Selected passage:
* START *
Australia’s most important export since Fosters lager, Kylie chose some of London’s hottest designers to give her the image with which she is launching her comeback tour in November, not to mention her official 2007 calendar (left).
In the UK, Kylie has long been not only a big mainstream pop name but also a gay icon. And like Kate Moss (see my earlier blog item) she has also been worth keeping an eye on for fetish style, displaying a frequent willingness to embrace, erm, extremes of costume both in her live shows and promotional photo shoots. Fetish fashion fans will surely have noted, for example, that one of Bondinage designer Stephen Fuller’s many claims to fame is that he kitted Kylie out in rubber for one of her legendary earlier tours.
Anyway, Ms M is now reasserting her rights over fetish chic by choosing outfits by such hotly-tipped designers as Gareth Pugh and Marios Schwab. The same Sunday Times Style mag that broke the new of Kate Moss’s move into overt erotica ran a Kylie cover story (right) featuring the singer done up with heavy metallic eye-make-up and Marcel-waved hair, reclining in a tight, white, corselet-style Schwab dress, hands crossed above her head in a pose suggestive of bondage submission.
* END *
Task set:
**a.** From the passage about Kylie's fashion choices, list every designer named.
**b.** In the passage about Kylie's fashion choices, condense the paragraph beginning "In the UK, Kylie has long been" into a shorter version that keeps its main facts.
**c.** Print the part of the passage about Kylie's fashion choices between "In the UK, Kylie" and "legendary earlier tours.", inclusive.

Provided material:
* START *
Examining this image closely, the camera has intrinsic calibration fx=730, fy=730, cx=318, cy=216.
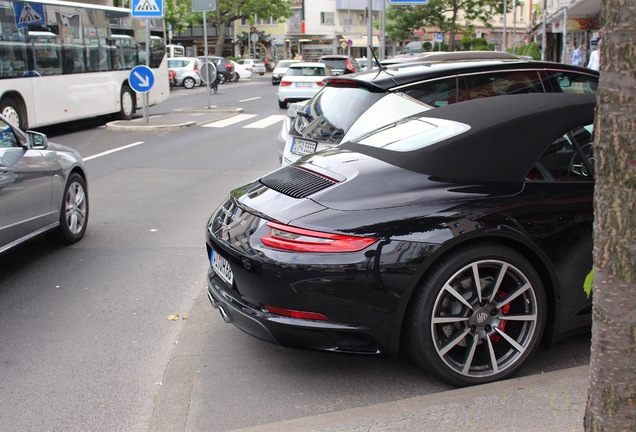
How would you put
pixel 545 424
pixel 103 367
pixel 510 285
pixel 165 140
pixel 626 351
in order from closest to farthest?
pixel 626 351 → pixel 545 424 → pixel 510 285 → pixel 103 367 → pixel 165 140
* END *
* START *
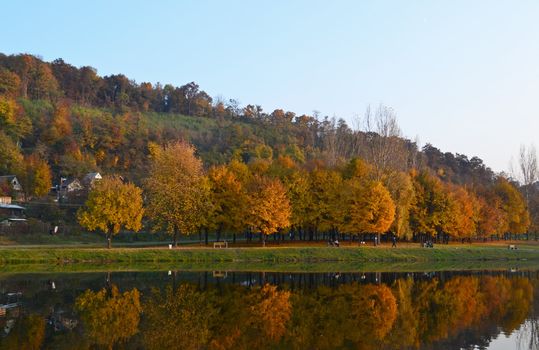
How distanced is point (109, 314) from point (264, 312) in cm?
* END *
Answers for this exercise:
**a.**
Stephen Fuller
Gareth Pugh
Marios Schwab

**b.** In the UK, Kylie is both a major mainstream pop star and a gay icon. Like Kate Moss, she has stood out for fetish style, often embracing extreme costumes in her live shows and promotional photo shoots. For example, Bondinage designer Stephen Fuller dressed her in rubber for one of her earlier tours.

**c.**
In the UK, Kylie has long been not only a big mainstream pop name but also a gay icon. And like Kate Moss (see my earlier blog item) she has also been worth keeping an eye on for fetish style, displaying a frequent willingness to embrace, erm, extremes of costume both in her live shows and promotional photo shoots. Fetish fashion fans will surely have noted, for example, that one of Bondinage designer Stephen Fuller’s many claims to fame is that he kitted Kylie out in rubber for one of her legendary earlier tours.